There is a limit to how big communities such as my home town can grow before they become too large to be villages compatible with traditional Aboriginal values.


At a certain point small communities probably make a dialectical leap to an entirely different social system, where the people next door may well be strangers and each person has social relationships with a small subset of the population.


The most important challenge for Aboriginal communities, is the combination of alcohol, demand sharing and recent population growth to a size several times larger than Dunbar's number.


The density of Aboriginal social and cultural relationships within communities is the most important part of our heritage. The questions are: Can we keep those things that make up an Aboriginal community in this situation? Do we have to choose between grog and traditional values such as demand sharing?


I wrote three weeks ago (Inquirer, June 23) that “Aboriginal law, properly understood, is not the problem, it is the solution. When I say Aboriginal law, I just do not mean the laws that prevailed in our pre-colonial classical culture, I mean our contemporary values and expectations about behaviour. The old law did not deal with grog, drugs, gambling, money and private property.” The question is what we should define these contemporary values to be. We may arrive at the conclusion that our challenge is not only that classical culture does not have ways to deal with grog; it may also be that some of the surviving qualities of traditional culture greatly contribute to the defencelessness against epidemics of grog-induced dysfunction and that considerable cultural change or total abstinence from grog is necessary.


There are, of course, Aborigines in communities who use alcohol responsibly. But they have adopted mainstream mores, not only in relation to alcohol.


People living in communities who have internalised the mainstream way of responsible alcohol use necessarily live in relative isolation from their kin, much like the white staff who work in the communities.


There is also a group of people born in remote areas who have joined the urban mainstream.
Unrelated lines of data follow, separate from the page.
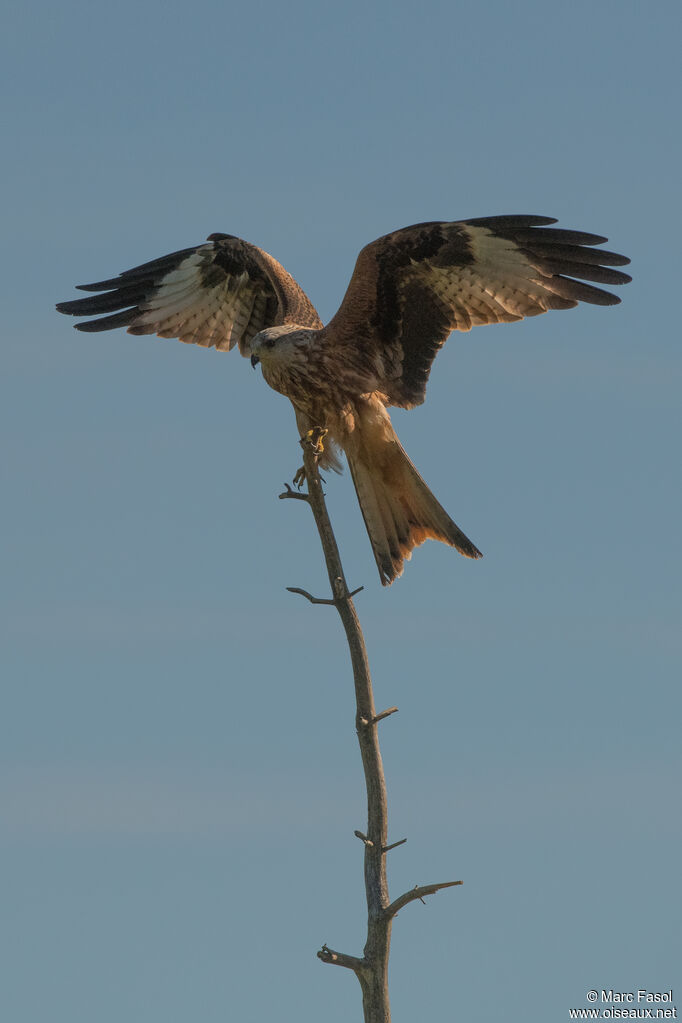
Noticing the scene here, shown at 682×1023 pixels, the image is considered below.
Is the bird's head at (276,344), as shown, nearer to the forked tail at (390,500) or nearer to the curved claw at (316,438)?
the curved claw at (316,438)

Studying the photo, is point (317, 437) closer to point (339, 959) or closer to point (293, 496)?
point (293, 496)

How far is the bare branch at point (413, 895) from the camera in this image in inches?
216

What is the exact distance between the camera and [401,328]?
7.37 meters

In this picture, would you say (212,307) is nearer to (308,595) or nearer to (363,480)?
(363,480)

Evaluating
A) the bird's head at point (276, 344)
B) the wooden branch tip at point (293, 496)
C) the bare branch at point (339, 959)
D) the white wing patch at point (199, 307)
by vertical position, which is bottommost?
the bare branch at point (339, 959)

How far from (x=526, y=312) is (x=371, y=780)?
9.49 feet

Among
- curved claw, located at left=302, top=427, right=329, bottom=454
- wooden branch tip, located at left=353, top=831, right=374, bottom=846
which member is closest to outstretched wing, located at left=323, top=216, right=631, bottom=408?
curved claw, located at left=302, top=427, right=329, bottom=454

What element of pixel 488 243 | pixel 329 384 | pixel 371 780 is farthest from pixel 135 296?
pixel 371 780

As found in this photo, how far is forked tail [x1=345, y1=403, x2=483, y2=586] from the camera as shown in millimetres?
6996

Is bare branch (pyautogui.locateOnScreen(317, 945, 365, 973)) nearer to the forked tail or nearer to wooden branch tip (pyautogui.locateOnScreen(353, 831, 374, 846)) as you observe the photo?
wooden branch tip (pyautogui.locateOnScreen(353, 831, 374, 846))

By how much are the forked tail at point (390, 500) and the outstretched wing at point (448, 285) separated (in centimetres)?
33

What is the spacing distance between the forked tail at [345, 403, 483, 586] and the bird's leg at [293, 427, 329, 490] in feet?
0.54

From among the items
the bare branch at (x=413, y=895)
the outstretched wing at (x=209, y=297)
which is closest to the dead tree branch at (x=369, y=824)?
the bare branch at (x=413, y=895)

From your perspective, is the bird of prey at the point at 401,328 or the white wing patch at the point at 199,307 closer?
the bird of prey at the point at 401,328
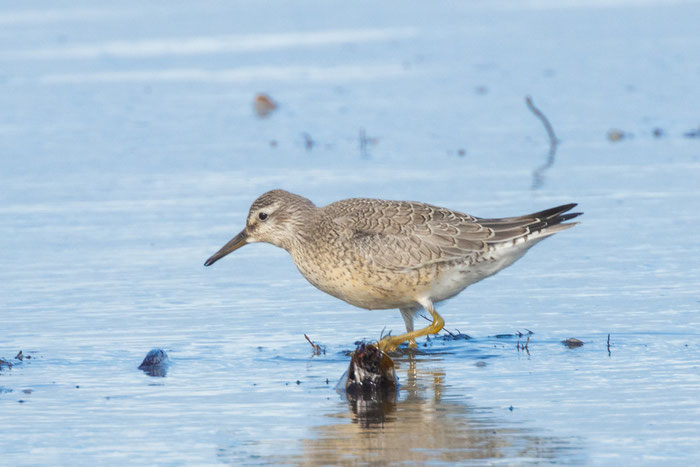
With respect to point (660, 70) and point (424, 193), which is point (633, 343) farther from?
point (660, 70)

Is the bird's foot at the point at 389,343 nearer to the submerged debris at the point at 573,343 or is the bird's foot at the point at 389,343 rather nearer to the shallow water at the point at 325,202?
the shallow water at the point at 325,202

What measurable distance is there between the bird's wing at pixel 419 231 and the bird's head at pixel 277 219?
28 centimetres

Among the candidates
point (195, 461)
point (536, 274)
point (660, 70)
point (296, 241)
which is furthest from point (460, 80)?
point (195, 461)

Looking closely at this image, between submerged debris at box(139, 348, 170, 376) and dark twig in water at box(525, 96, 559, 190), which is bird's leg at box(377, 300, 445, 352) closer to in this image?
submerged debris at box(139, 348, 170, 376)

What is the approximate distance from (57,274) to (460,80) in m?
10.5

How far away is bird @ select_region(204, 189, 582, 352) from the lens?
347 inches

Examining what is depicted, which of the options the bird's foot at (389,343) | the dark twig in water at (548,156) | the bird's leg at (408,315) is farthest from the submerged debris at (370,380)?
the dark twig in water at (548,156)

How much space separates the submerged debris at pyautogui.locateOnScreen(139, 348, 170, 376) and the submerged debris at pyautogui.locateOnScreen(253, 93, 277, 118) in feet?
33.8

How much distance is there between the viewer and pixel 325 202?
12633mm

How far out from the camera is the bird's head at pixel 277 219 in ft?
30.4

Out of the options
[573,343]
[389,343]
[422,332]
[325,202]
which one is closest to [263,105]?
[325,202]

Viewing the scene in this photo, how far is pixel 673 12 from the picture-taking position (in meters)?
26.6

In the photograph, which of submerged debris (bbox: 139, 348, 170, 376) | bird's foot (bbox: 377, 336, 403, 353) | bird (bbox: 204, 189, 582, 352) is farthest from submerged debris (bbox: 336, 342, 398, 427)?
submerged debris (bbox: 139, 348, 170, 376)

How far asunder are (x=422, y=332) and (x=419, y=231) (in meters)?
0.70
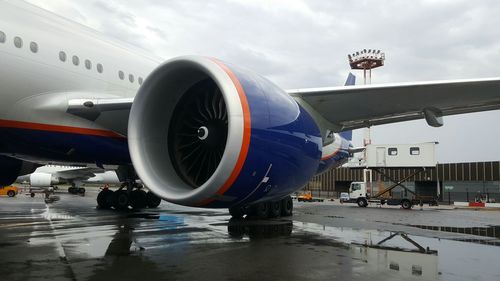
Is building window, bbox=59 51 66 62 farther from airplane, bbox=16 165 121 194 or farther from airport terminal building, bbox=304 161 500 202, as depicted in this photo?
airport terminal building, bbox=304 161 500 202

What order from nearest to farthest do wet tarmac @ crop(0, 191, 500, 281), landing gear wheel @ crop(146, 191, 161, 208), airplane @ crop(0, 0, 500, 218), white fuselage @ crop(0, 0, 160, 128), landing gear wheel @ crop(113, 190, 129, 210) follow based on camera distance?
1. wet tarmac @ crop(0, 191, 500, 281)
2. airplane @ crop(0, 0, 500, 218)
3. white fuselage @ crop(0, 0, 160, 128)
4. landing gear wheel @ crop(113, 190, 129, 210)
5. landing gear wheel @ crop(146, 191, 161, 208)

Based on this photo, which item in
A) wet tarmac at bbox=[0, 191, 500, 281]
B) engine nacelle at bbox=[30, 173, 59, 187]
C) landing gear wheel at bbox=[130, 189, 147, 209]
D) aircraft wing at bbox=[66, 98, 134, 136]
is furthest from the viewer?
engine nacelle at bbox=[30, 173, 59, 187]

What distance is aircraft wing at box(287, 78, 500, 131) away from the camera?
702 cm

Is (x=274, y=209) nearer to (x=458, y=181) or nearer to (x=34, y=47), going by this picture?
(x=34, y=47)

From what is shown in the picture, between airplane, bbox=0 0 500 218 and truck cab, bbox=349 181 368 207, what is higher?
airplane, bbox=0 0 500 218

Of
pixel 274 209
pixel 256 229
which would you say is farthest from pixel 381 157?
pixel 256 229

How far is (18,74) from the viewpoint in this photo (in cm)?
723

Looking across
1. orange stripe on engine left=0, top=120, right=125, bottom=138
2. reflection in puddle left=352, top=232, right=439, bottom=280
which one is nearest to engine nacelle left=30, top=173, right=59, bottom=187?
orange stripe on engine left=0, top=120, right=125, bottom=138

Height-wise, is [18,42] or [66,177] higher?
[18,42]

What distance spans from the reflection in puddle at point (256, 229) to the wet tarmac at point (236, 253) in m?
0.02

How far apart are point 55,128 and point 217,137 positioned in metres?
3.52

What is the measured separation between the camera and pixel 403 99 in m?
7.70

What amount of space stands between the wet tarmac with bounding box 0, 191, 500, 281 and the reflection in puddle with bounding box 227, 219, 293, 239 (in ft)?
0.08

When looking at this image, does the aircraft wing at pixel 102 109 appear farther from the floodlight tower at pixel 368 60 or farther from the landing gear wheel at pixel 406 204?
the floodlight tower at pixel 368 60
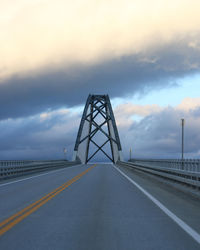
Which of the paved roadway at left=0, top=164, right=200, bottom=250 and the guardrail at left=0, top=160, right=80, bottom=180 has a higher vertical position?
the guardrail at left=0, top=160, right=80, bottom=180

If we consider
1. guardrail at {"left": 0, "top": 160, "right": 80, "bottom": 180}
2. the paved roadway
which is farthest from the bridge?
guardrail at {"left": 0, "top": 160, "right": 80, "bottom": 180}

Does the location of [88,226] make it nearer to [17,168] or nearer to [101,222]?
[101,222]

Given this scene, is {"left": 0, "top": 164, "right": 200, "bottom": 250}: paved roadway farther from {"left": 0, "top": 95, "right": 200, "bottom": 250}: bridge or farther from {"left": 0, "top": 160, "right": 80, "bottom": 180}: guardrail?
{"left": 0, "top": 160, "right": 80, "bottom": 180}: guardrail

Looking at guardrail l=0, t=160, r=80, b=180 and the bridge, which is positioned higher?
guardrail l=0, t=160, r=80, b=180

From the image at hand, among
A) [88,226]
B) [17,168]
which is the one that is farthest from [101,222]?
[17,168]

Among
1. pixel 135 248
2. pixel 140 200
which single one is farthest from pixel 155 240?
pixel 140 200

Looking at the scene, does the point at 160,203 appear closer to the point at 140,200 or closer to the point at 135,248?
the point at 140,200

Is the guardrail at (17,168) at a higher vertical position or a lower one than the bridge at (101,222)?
higher

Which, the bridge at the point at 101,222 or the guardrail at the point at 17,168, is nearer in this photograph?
the bridge at the point at 101,222

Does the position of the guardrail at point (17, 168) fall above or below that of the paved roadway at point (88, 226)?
above

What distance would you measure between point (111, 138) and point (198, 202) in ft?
238

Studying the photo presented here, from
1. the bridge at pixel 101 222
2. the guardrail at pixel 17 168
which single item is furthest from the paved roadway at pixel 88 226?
the guardrail at pixel 17 168

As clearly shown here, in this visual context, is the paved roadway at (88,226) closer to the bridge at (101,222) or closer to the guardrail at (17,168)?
the bridge at (101,222)

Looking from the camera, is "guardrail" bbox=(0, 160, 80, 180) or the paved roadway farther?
"guardrail" bbox=(0, 160, 80, 180)
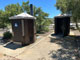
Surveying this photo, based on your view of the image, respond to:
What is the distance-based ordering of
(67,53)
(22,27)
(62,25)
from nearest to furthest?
(67,53) < (22,27) < (62,25)

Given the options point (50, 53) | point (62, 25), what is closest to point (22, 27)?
point (50, 53)

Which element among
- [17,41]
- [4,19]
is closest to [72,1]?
[17,41]

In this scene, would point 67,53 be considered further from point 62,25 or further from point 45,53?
point 62,25

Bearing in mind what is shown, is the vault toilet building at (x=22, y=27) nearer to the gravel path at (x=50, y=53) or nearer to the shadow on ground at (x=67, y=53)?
Result: the gravel path at (x=50, y=53)

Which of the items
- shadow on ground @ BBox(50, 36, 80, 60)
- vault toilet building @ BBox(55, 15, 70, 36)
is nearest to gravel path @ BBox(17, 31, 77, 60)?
shadow on ground @ BBox(50, 36, 80, 60)

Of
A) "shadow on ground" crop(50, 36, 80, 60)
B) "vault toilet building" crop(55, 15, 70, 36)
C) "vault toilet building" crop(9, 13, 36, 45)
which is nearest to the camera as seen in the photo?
"shadow on ground" crop(50, 36, 80, 60)

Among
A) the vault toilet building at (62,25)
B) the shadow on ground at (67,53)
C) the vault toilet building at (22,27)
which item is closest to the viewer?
the shadow on ground at (67,53)

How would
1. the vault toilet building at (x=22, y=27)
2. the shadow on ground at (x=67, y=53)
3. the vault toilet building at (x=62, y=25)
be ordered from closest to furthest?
the shadow on ground at (x=67, y=53)
the vault toilet building at (x=22, y=27)
the vault toilet building at (x=62, y=25)

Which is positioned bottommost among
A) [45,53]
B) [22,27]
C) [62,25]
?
[45,53]

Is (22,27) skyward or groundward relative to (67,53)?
skyward

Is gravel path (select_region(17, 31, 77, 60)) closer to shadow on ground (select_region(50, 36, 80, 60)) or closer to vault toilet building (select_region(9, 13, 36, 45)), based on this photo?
shadow on ground (select_region(50, 36, 80, 60))

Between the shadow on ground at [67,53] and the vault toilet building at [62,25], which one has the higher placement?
the vault toilet building at [62,25]

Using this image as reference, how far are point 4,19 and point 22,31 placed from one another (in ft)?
11.1

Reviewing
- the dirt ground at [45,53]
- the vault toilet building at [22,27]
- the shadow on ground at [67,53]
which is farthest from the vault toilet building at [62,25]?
the vault toilet building at [22,27]
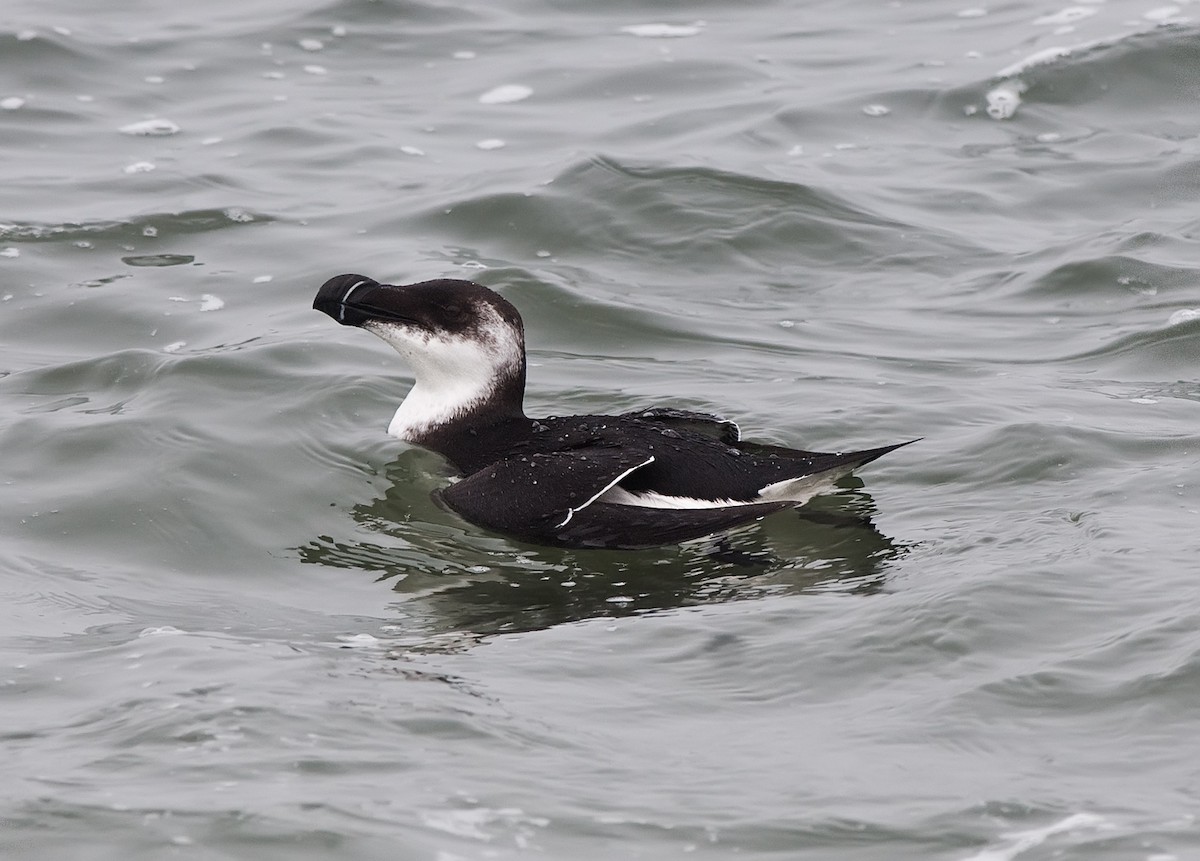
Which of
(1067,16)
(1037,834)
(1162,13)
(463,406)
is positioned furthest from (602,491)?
(1162,13)

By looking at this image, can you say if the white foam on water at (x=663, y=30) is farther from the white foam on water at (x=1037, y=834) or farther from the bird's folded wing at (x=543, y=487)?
the white foam on water at (x=1037, y=834)

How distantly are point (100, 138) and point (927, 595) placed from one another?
788 cm

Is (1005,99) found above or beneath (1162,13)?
beneath

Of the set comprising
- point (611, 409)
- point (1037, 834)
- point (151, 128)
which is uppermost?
point (151, 128)

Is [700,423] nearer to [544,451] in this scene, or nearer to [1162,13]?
[544,451]

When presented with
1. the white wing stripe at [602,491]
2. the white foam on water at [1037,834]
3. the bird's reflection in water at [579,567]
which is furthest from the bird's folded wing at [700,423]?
the white foam on water at [1037,834]

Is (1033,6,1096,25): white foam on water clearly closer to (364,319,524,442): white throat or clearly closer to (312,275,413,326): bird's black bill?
(364,319,524,442): white throat

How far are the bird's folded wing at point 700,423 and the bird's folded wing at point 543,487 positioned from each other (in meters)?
0.42

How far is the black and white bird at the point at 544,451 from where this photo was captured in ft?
19.2

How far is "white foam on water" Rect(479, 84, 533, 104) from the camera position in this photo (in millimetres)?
12266

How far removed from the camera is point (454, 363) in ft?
21.8

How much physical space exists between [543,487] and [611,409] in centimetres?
174

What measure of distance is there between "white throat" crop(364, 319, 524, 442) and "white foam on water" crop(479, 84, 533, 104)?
19.2 feet

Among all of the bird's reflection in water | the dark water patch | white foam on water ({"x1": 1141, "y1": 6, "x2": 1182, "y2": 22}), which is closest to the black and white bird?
the bird's reflection in water
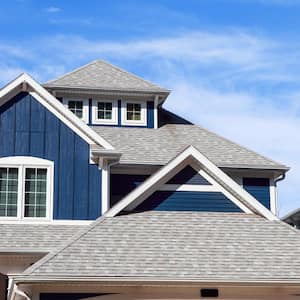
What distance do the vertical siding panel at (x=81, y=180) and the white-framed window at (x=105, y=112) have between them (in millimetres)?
3984

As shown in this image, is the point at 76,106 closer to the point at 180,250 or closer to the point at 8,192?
the point at 8,192

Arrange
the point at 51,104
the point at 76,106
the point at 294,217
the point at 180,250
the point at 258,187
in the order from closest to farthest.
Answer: the point at 180,250 < the point at 51,104 < the point at 258,187 < the point at 76,106 < the point at 294,217

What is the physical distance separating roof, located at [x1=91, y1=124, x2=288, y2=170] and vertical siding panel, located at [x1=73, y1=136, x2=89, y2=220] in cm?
136

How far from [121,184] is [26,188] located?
8.18 ft

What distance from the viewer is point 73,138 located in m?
17.1

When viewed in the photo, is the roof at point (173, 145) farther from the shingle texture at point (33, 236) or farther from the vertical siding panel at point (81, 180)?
the shingle texture at point (33, 236)

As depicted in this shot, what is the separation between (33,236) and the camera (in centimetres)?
1602

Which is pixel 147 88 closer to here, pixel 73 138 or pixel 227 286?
pixel 73 138

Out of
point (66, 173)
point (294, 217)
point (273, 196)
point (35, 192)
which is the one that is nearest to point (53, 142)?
point (66, 173)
They still have a close connection with their homelands and to varying degrees they move in and out of their home communities.


If the proportions of people belonging to these two groups increase, the problems with alcohol among people with their roots in Cape York will decrease. But the urgent question is the situation of the large group of people who spend all their time in the communities and whose outlook is firmly rooted in the traditional norm of demand sharing and intense social relations.


The NT has long had a campaign called Living with Alcohol. Perhaps it is the case that our communities cannot live with alcohol, that the combination of traditional sharing of resources, supply of alcohol and the new way of living in larger communities is impossible.


Arguably, an ability to resist the potential dangers of alcohol will develop in Cape York communities only as a product of a comprehensive adoption of mainstream values.


There are many mainstream values that we need to make ours; most important, we need to value education. But I would regret if the devastating substance abuse epidemics make it necessary to abandon almost everything that defines us as Aborigines. Those of us who want communities to survive and prosper have to choose: do we want the precious and valuable things about our culture and social relationships or do we want the grog?